**Record excerpts:**
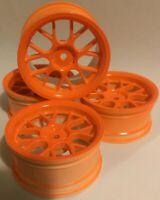 RC Car 1/10 EP 26mm drift rim 3mm 6mm 9mm OFFSET Wheel Y SPOKE Orange Fit Tamiya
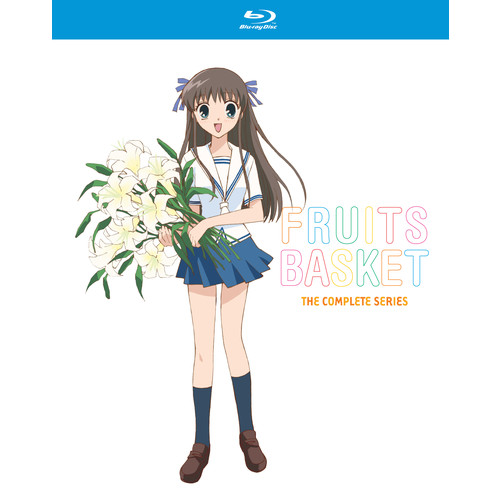 Fruits Basket: The Complete Series [Blu-ray] [4 Discs]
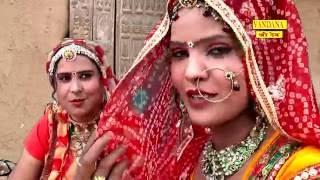 HD सासु लगो सावन भादवा ॥ Latest RAMDEV Ji SONG 2016 || श्रवण सिंह रावत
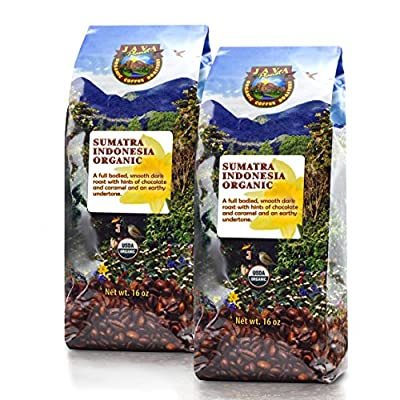 Java Planet - Sumatra Indonesian USDA Organic Coffee Beans, Dark Roasted, Fair Trade, Arabica Gourmet Specialty Grade A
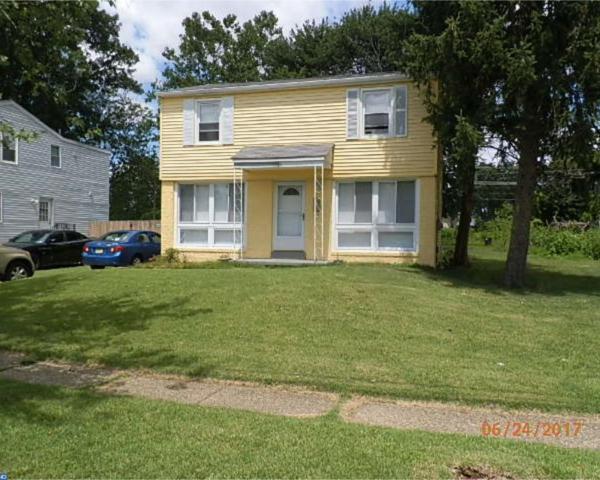 7509 Grant Avenue, Pennsauken, NJ 08109 (MLS #7008944) :: The Dekanski Home Selling Team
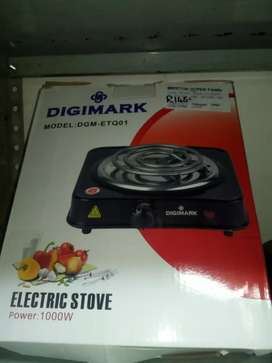 Electric 1plate stove 46Apr21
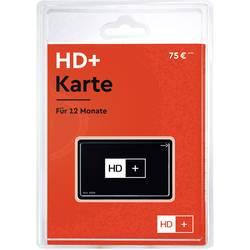 Image of HD Plus HD+ Karte 12 Mon. SAT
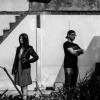 Gergasi Api Persembahkan Maxi Singles 'Trilogy'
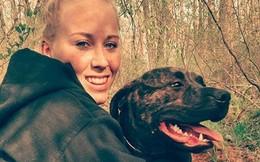 Đưa chó pitbull đi dạo, bi kịch ập xuống người phụ nữ khi bị chính thú cưng của mình cắn chết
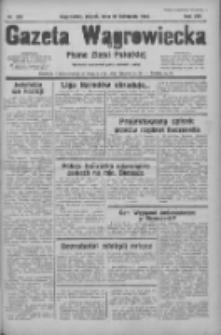 Gazeta Wągrowiecka: pismo ziemi pałuckiej 1934.11.23 R.14 Nr269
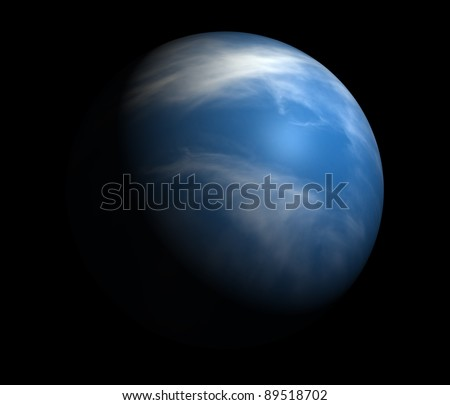 An Earth-like planet beyond our solar system. Isolated on black. - stock photo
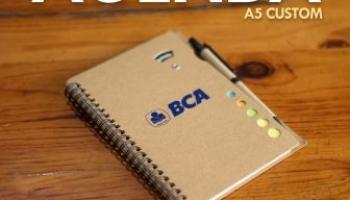 Manfaat Notebook Untuk Souvenir Kantor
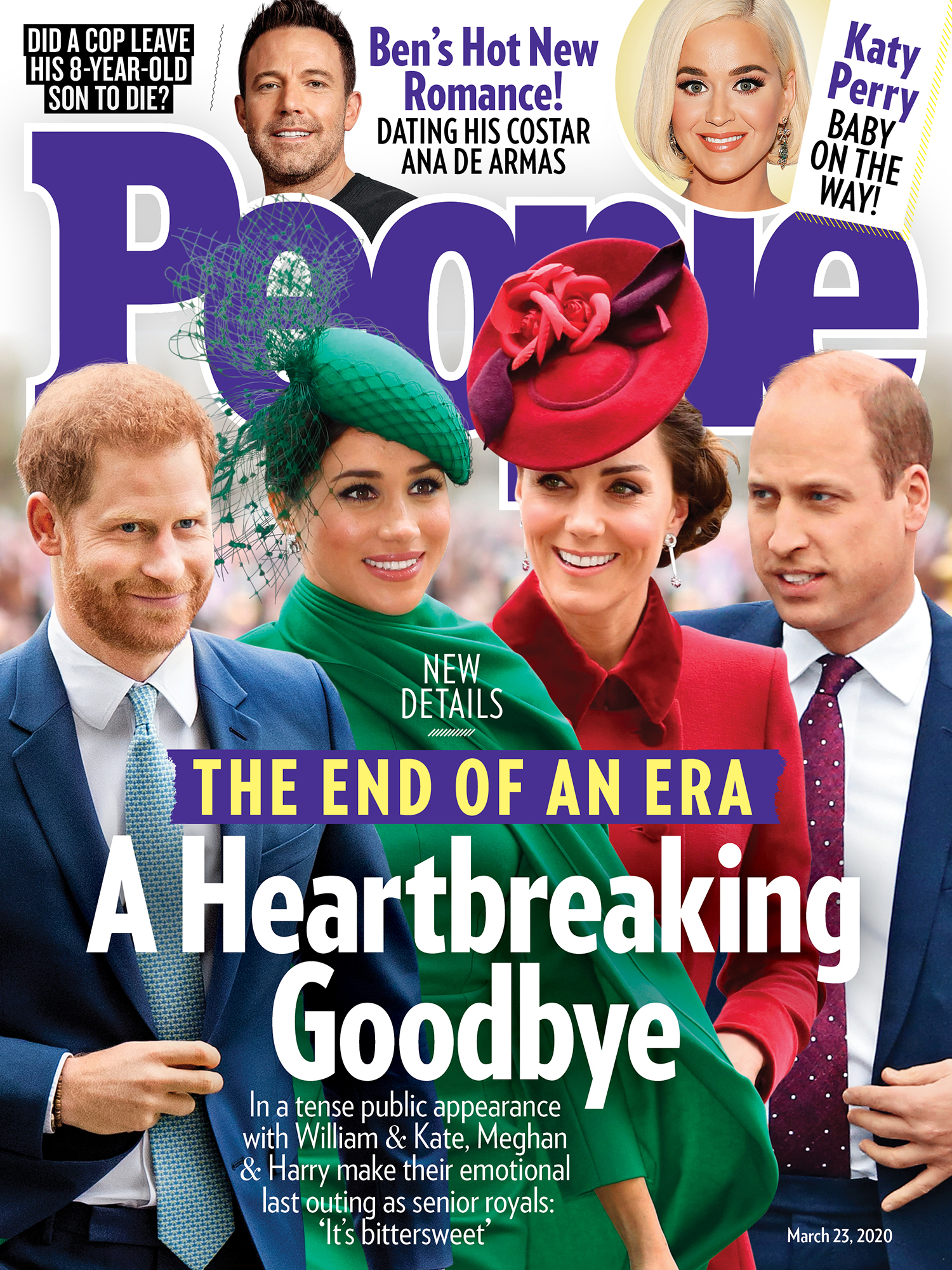 3/23/2020 cover of people magazine featuring the royal family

**Problem:**
Reproduce, exactly and without pictures, the lines above from the one containing "An Earth-like planet" through the last line of the material, both ends included, and nothing more.

**Answer section:**
 An Earth-like planet beyond our solar system. Isolated on black. - stock photo
 Manfaat Notebook Untuk Souvenir Kantor
 3/23/2020 cover of people magazine featuring the royal family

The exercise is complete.